> **Суть задания**
По какой цене в сутки подрядчик Целиди поставлял рабочих, согласно тексту о строительстве КВЖД?

Должность также давала полномочия вести переговоры с китайскими властями о координации мероприятий по улучшению русского судоходства по р. Сунгари. По этим же вопросам в 1898 г. была совершена вторая поездка по Маньчжурии.
По ней он подготовил и доложил аналитическую записку Приамурскому генерал-губернатору Н.И. Гродекову о ходе строительства КВЖД. Приводится с сокращениями
5 сентября 1898 г.
Совершенно секретно
"....Рабочих для постройки, а также громадное количество всевозможных мастеровых Управление получает по мере надобности от подрядчиков и при том по необыкновенно дешевой цене. Так, один из главных подрядчиков, китаец Целиди, поставил 30 т. рабочих по 25 коп. в сутки, на своем содержании, что по сравнению с амурскими ценами, где, например, русский рабочий на приисках получает 2 руб. 65 коп в сутки на полном довольствии от приискового управления, поражает своею баснословною дешевизною. К сожалению, Управление железной дороги рассчитывается не непосредственно с рабочими, а с подрядчиком, который по многочисленным рассказам лиц, близко стоящих к делу, уплачивает рабочим только от 6 до 12 коп., вследствие чего рабочие, не будучи в состоянии прокормить себя, массами отказывались от работы и бежали. Рабочих пришлось ловить при помощи китайских войск и наказывать, что сильно озлобило их и доводило иногда до кровавых столкновений, когда бушующую толпу приходилось усмирять выстрелами, как, например, в Аджэ-хэ.

> **Раздел данных**

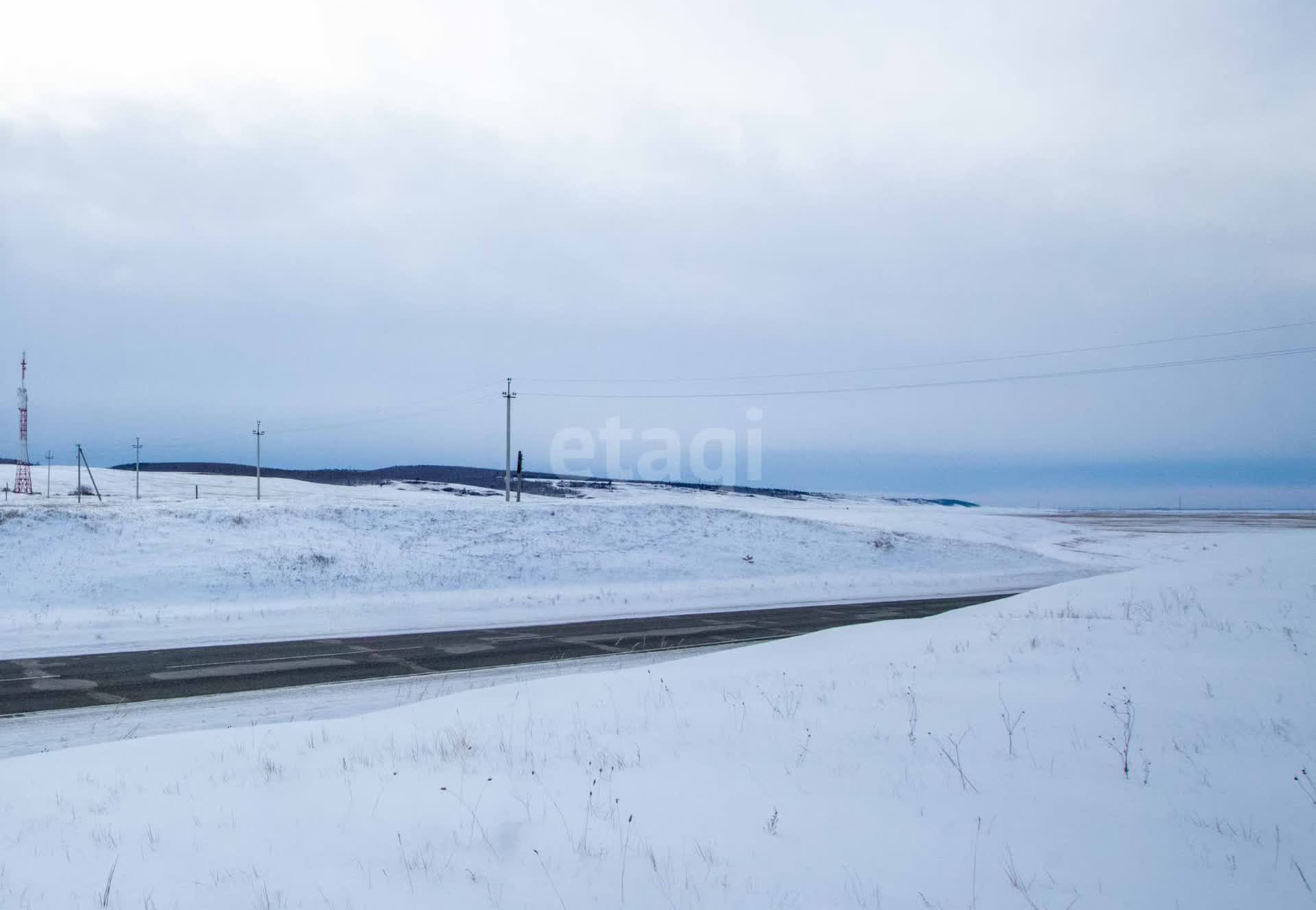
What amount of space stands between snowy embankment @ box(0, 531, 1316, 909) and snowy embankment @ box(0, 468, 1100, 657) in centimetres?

> **Ответ на задание**
По 25 копеек в сутки за рабочего, на своем содержании.